Che cosa possiamo conservare, cinquant’anni dopo, di questo testo? Proporrei volentieri che esso sia considerato come una chiave ermeneutica, nel 2019, capace di aprire un accesso al tempo stesso antico e nuovo al Concilio Vaticano II. Si tratta di avere dell’uomo una visione positiva: un uomo maggiorenne, di fronte a se stesso, agli altri, a Cristo, a Dio stesso. Un uomo immagine di Dio “principio dei suoi atti, avendo su di essi il libero arbitrio e il potere” (Tommaso, Somma teologica, Ia-IIae, prologo) – un uomo dunque che discerne, decide e agisce, ma anche che ascolta e risponde, che chiede perdono e perdona. E dunque un Cristo che, venendo nel mondo, ascolta la Parola di Dio suo Padre e risponde ad essa attraverso le sue scelte, il tempo [della sua vita], la sua morte, indicando così la figura di Dio: Colui che crea con la sua Parola, e che subito si rivolge [all’altro], chiede, attende, accompagna, perdona, risuscita. E, se si tratta della Chiesa, bisognerebbe reinterpretare il doppio discorso della liturgia e dell’autorità alla luce dell’Uomo maggiorenne, del Cristo donato alla Parola, e di Dio interlocutore sublime. Non è forse venuto il tempo di riprendere tutto il Concilio alla luce dell’uomo? O ancora: tutto ciò che è buono e durevole, in ciò che è stato pensato e fatto dopo il Concilio, non viene forse da qui?
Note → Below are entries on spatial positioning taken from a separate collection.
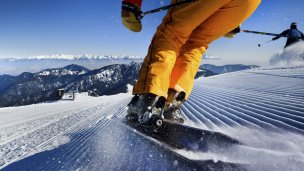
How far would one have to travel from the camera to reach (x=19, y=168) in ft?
5.92

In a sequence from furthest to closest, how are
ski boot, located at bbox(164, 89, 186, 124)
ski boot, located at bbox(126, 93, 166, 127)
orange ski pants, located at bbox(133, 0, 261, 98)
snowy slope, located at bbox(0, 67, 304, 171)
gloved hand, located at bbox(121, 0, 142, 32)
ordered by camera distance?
gloved hand, located at bbox(121, 0, 142, 32) → ski boot, located at bbox(164, 89, 186, 124) → orange ski pants, located at bbox(133, 0, 261, 98) → ski boot, located at bbox(126, 93, 166, 127) → snowy slope, located at bbox(0, 67, 304, 171)

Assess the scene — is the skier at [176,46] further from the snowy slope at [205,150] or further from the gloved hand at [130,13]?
the snowy slope at [205,150]

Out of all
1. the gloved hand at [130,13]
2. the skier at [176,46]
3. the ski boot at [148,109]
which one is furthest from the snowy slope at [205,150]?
the gloved hand at [130,13]

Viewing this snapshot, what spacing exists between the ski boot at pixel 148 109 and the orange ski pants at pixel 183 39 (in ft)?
0.16

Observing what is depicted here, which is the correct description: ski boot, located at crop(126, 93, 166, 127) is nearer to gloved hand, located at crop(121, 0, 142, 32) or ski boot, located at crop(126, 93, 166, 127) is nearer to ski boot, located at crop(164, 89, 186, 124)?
ski boot, located at crop(164, 89, 186, 124)

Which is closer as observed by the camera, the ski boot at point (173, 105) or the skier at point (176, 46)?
the skier at point (176, 46)

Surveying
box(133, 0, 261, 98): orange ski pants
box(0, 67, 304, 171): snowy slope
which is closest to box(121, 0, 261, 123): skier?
box(133, 0, 261, 98): orange ski pants

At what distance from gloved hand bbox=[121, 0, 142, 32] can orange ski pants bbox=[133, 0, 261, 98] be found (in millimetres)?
227

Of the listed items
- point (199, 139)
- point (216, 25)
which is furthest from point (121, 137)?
point (216, 25)

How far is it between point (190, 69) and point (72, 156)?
1.10 meters

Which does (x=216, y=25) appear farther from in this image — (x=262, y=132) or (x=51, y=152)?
(x=51, y=152)

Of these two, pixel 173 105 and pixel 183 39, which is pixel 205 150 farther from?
pixel 183 39

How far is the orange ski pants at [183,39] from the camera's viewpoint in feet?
6.19

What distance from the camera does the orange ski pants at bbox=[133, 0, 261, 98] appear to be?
1886 millimetres
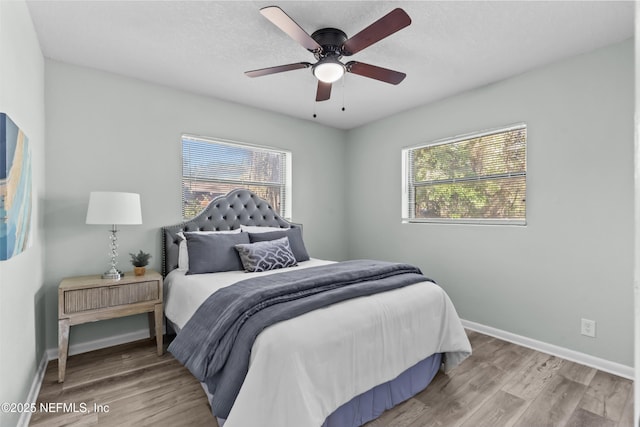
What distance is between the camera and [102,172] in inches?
116

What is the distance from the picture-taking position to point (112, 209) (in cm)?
256

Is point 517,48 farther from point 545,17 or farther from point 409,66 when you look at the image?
point 409,66

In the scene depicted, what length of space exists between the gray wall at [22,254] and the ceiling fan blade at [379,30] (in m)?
1.78

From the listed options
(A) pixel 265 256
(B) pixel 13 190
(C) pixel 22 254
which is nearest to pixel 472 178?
(A) pixel 265 256

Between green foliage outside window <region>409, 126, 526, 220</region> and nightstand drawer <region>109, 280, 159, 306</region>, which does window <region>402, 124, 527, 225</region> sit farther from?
nightstand drawer <region>109, 280, 159, 306</region>

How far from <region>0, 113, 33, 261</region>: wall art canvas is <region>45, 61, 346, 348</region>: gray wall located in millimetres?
971

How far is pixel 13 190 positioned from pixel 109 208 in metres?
1.02

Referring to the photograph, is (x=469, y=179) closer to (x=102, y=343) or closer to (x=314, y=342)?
(x=314, y=342)

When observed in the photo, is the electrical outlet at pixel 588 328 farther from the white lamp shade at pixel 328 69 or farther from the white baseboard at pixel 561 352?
the white lamp shade at pixel 328 69

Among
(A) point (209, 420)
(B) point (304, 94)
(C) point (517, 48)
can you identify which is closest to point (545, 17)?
(C) point (517, 48)

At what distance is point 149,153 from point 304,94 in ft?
5.53

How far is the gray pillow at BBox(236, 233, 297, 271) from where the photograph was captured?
9.63ft

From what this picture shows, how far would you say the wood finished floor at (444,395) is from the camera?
191 cm

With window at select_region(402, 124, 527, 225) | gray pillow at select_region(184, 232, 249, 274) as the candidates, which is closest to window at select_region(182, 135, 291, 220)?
gray pillow at select_region(184, 232, 249, 274)
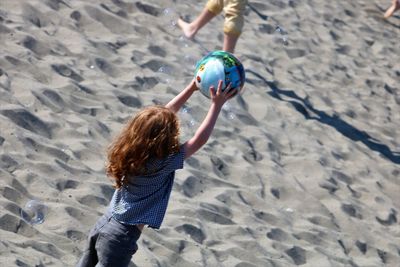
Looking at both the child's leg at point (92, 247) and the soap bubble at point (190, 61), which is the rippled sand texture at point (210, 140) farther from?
the child's leg at point (92, 247)

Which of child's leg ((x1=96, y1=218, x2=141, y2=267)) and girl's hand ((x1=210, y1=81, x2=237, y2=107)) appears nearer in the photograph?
child's leg ((x1=96, y1=218, x2=141, y2=267))

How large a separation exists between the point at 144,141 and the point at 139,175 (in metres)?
0.16

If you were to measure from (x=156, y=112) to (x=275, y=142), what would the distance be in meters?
3.62

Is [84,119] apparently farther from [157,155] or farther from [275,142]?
[157,155]

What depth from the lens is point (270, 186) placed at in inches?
261

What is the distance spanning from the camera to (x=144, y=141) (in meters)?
3.86

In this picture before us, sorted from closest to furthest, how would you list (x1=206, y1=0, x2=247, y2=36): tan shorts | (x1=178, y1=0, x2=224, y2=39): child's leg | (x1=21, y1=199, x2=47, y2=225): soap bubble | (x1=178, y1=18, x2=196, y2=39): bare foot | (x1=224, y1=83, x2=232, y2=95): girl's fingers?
1. (x1=224, y1=83, x2=232, y2=95): girl's fingers
2. (x1=21, y1=199, x2=47, y2=225): soap bubble
3. (x1=206, y1=0, x2=247, y2=36): tan shorts
4. (x1=178, y1=0, x2=224, y2=39): child's leg
5. (x1=178, y1=18, x2=196, y2=39): bare foot

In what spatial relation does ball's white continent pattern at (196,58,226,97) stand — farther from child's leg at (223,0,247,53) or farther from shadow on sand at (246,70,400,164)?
shadow on sand at (246,70,400,164)

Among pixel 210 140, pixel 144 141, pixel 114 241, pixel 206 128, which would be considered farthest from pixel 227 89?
pixel 210 140

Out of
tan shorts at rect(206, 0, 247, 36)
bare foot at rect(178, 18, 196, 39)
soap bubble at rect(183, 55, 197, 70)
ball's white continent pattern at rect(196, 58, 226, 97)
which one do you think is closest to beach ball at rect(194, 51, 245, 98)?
ball's white continent pattern at rect(196, 58, 226, 97)

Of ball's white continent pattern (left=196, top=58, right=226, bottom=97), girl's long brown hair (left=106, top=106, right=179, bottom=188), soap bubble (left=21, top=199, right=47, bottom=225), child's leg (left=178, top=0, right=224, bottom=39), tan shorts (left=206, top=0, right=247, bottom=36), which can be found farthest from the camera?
child's leg (left=178, top=0, right=224, bottom=39)

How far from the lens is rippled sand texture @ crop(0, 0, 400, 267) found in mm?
5391

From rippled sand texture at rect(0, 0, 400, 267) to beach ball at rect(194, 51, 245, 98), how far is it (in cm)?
108

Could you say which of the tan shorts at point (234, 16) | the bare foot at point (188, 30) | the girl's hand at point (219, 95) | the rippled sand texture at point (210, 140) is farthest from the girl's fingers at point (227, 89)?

O, per dire le cose altrimenti: l’avvento del terzo uomo è contemporaneo a ciò che potremmo chiamare “la Chiesa periodo III”. C’è stato in effetti il “periodo I”, durante il quale la comunità nascente dei discepoli ha dovuto situarsi rispetto al giudaismo, da cui usciva, e rispetto al mondo culturale greco-latino, indifferente se non ostile, nel quale si situava e con il quale doveva vivere. Il “periodo II” è cominciato con il Concilio di Nicea e i concili successivi. Si sono poste gradualmente le basi di una dottrina di Dio, di Cristo e dello Spirito; poi una visione della salvezza dominata dalla questione della remissione dei peccati attraverso il sacrificio della Croce, e di conseguenza, della relazione tra la libertà e la grazia; simultaneamente, infine, una visione della società sia civile che religiosa attraversata dal problema dei poteri. Questo periodo è durato, tra progressi e regressi, tra santità, abusi e riforme, fino al Concilio Vaticano I e ai suoi decreti sulla fede (Dei Filius) e sulla Chiesa (Pastor Aeternus). Il Concilio Vaticano II apre verosimilmente un terzo periodo. Non è un concilio di riforma, ma d’instaurazione. Come se tutto quanto precedeva avesse liberato una visione più profonda, cioè più divina e più umana ad un tempo, che si potrebbe riassumere con questa formula: “Dio è amore ed è permesso essere uomini”.